:: PASSAGE PROVIDED ::
(154c) Cactus Inspired Self-Humidifying Membranes for Energy Generation
AIChE Annual Meeting
2016
2016 AIChE Annual Meeting
Separations Division
Honorary Session for Georges Belfort I
Monday, November 14, 2016 - 1:17pm to 1:38pm
Young Moo Lee
Department of Energy Engineering, College of Engineering, Hanyang University, Seoul 133-791, Korea
The regulation of water content in polymeric membranes is important in a number of applications, such as in reverse electrodialysis and in proton-exchange fuel-cell membranes. External thermal and water management systems add both mass and size to systems, and so intrinsic mechanisms of retaining water and maintaining ionic transport in such membranes are particularly important for applications where small system size and density is important. For example, in proton-exchange membrane fuel cells, where water retention in the membrane is crucial for efficient transport of hydrated ions, by operating the cells at higher temperatures without external humidification, the membrane is self-humidified with water generated by electrochemical reactions.
Here we report an alternative solution that does not rely on external regulation of water supply or high temperatures. Water content in hydrocarbon polymer membranes is regulated through nanometre-scale cracks in a hydrophobic surface coating. These cracks work as nanovalves to retard water desorption and to maintain ion conductivity in the membrane upon dehumidification. Hydrocarbon fuel-cell membranes with surface nanocrack coatings operated at intermediate temperatures show improved electrochemical performance, and coated reverse electrodialysis membranes show enhanced ionic selectivity with low bulk resistance.
:::
:: LISTED RECORDS ::
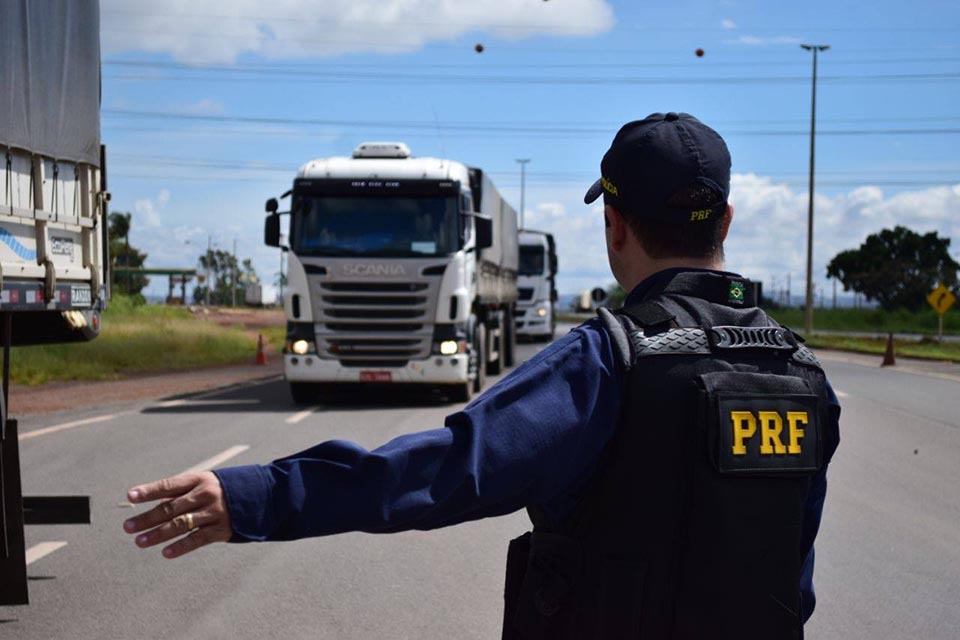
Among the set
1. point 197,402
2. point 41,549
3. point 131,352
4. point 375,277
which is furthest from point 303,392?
point 131,352

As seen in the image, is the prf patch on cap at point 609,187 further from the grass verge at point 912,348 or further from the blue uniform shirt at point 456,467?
the grass verge at point 912,348

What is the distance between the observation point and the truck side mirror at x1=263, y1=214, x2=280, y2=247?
1689cm

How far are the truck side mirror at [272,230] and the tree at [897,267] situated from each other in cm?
6984

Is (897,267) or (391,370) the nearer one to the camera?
(391,370)

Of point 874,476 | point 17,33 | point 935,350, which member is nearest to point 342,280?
point 874,476

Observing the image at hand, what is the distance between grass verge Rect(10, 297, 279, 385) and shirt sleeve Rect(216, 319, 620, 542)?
68.7 ft

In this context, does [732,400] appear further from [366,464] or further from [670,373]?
[366,464]

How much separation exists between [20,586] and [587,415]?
13.2ft

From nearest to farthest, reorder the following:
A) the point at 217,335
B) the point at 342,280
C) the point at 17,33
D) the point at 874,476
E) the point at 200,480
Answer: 1. the point at 200,480
2. the point at 17,33
3. the point at 874,476
4. the point at 342,280
5. the point at 217,335

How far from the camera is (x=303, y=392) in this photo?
1756 centimetres

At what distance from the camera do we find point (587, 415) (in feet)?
6.84

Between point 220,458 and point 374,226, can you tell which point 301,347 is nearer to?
point 374,226

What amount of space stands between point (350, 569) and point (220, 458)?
4.32 metres

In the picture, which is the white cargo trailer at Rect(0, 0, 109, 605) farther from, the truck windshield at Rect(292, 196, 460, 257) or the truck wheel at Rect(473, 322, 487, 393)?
the truck wheel at Rect(473, 322, 487, 393)
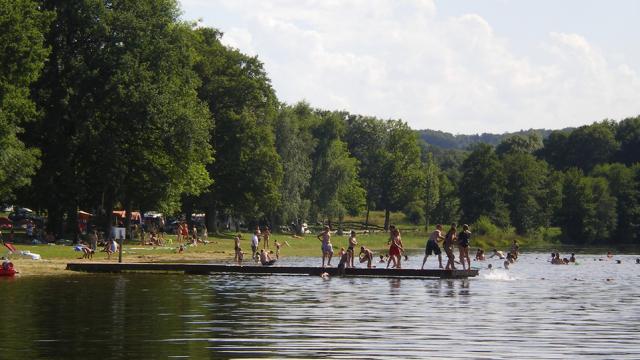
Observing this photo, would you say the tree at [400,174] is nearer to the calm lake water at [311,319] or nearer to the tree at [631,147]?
the tree at [631,147]

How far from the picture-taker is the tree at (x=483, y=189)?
156 metres

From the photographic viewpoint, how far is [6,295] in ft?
118

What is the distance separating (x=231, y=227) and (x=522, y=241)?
129 feet

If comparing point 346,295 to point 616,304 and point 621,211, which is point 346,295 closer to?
point 616,304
:::
TASK DETAILS: In the cactus-inspired membrane abstract, what do the nanocracks in the hydrophobic surface coating do?

ANSWER FOR THIS EXERCISE: They work as nanovalves that retard water desorption and maintain ion conductivity in the membrane upon dehumidification.